Dataset entries:

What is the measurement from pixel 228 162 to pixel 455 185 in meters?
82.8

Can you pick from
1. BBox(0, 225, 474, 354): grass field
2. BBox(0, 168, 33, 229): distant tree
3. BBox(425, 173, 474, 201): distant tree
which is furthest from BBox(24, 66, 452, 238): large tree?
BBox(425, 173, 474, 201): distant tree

YOUR TASK: Convert the records above into a two-column CSV with the header "input" and "output" and one row per record. Place each record's text and its answer in separate double-quoted fields, and replace any line breaks with spaces.

WRITTEN SOLUTION:
input,output
"What is the measurement from pixel 228 162 to pixel 455 185 in meters?","82.8"
"Can you pick from 1. BBox(0, 225, 474, 354): grass field 2. BBox(0, 168, 33, 229): distant tree 3. BBox(425, 173, 474, 201): distant tree which is furthest from BBox(24, 66, 452, 238): large tree?","BBox(425, 173, 474, 201): distant tree"